Se transformadas em franqueadoras pela ponta de suas atividades, as grandes empresas estatais brasileiras estariam menos infensas a cair, por exemplo, em mãos de capitais estrangeiros, transformarem-se em cartéis ou monopólios, além de proporcionarem maior flexibilidade operacional, suficiente para reestruturarem-se em unidades individuais separadas e viáveis, porque dinâmicas, transformadas em pequenas empresas, sem perda do seu controle central, o que apresenta-se como sua principal característica e uma vantagem sem precedentes.

Até mesmo os Estados Unidos da América do Norte, que são uma sociedade na qual o Estado sempre foi mantido longe da atividade produtiva, teve seu surto de privatizações, não necessariamente, porém, através do franchising e, talvez por isso mesmo, não tenham se saído satisfatoriamente.

A própria rede de distribuição de propriedade do Estado dirigida por um governo centralizador, geralmente despótico, exercida por um diretor nacional, com filiais em várias partes do Brasil e gerenciadas por funcionários governamentais locais, desmotivados e mal remunerados, seria transformada em uma rede de franqueados, constituídos até por ex-empregados, ex-gerentes e/ou ex-diretores que, doravante, passariam a gerenciar suas próprias unidades individuais, investindo suas reservas de dinheiro, suas indenizações trabalhistas e recebendo assistência financeira e jurídica para pagar o restante do preço de sua nova condição de franqueado, como já ocorreu recentemente no Brasil com a filial de uma empresa multinacional no ramo de seguros que, outrora, fora estatal em seu país de origem.

O conceito internacional de franchising é mais um daqueles subordinados a um fato político econômico e social de nível mundial, inexorável, qual seja, o de globalização: a privatização, o marketing, as finanças públicas e privadas, as políticas fiscais e tributárias não resistem mais a uma discussão aprisionada entre as fronteiras de um mesmo país.

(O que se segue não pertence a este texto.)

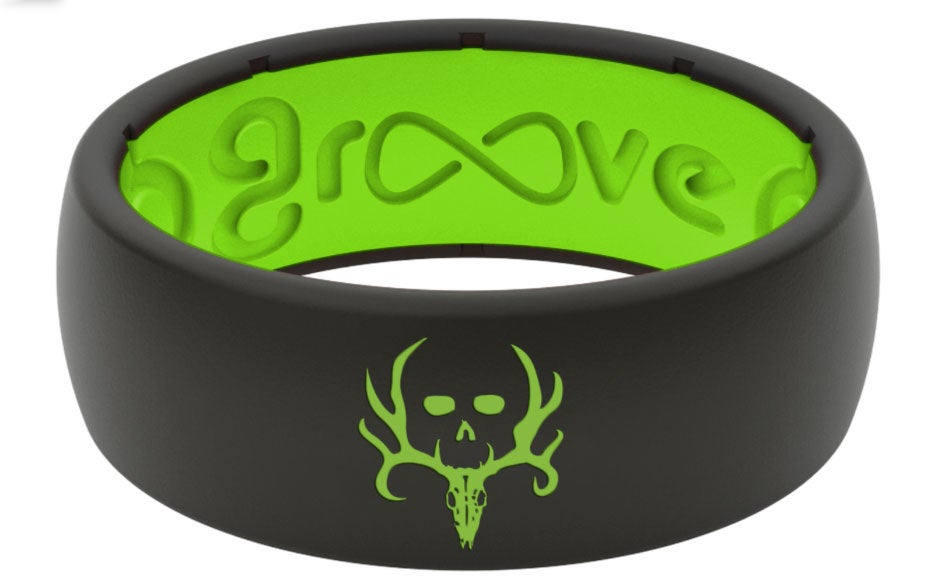 groove wedding ring, silicone, bone collector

Quanto ao conceito de privatização, em particular, pesquisas as mais rudimentares provaram a sua praticabilidade em países dos mais diversos continentes e de características econômicas e políticas as mais díspares e diametralmente opostas, por ter-se adaptado à cultura e a economia dos países nos quais foi implantada.

Assim, também, a franquia no Brasil, como instrumento versátil de privatização acelerada, auto sustentada e sedimentada em sólidos sentimentos de apoio da opinião pública, deve levar em consideração as tradições empresariais econômicas nacionais, em que as estatais detêm 60% ou mais de sua economia, pouco restando para as empresas privadas nacionais ou multinacionais.

Finalizando, ousamos vaticinar, sem medo de errar, que a franquia no Brasil poderá ampliar, sobremaneira, as oportunidades econômicas e o potencial de privatização de maneira mais profunda, completa e sutil do que seria possível alcançar com o emprego de qualquer outro instrumento ou veículo.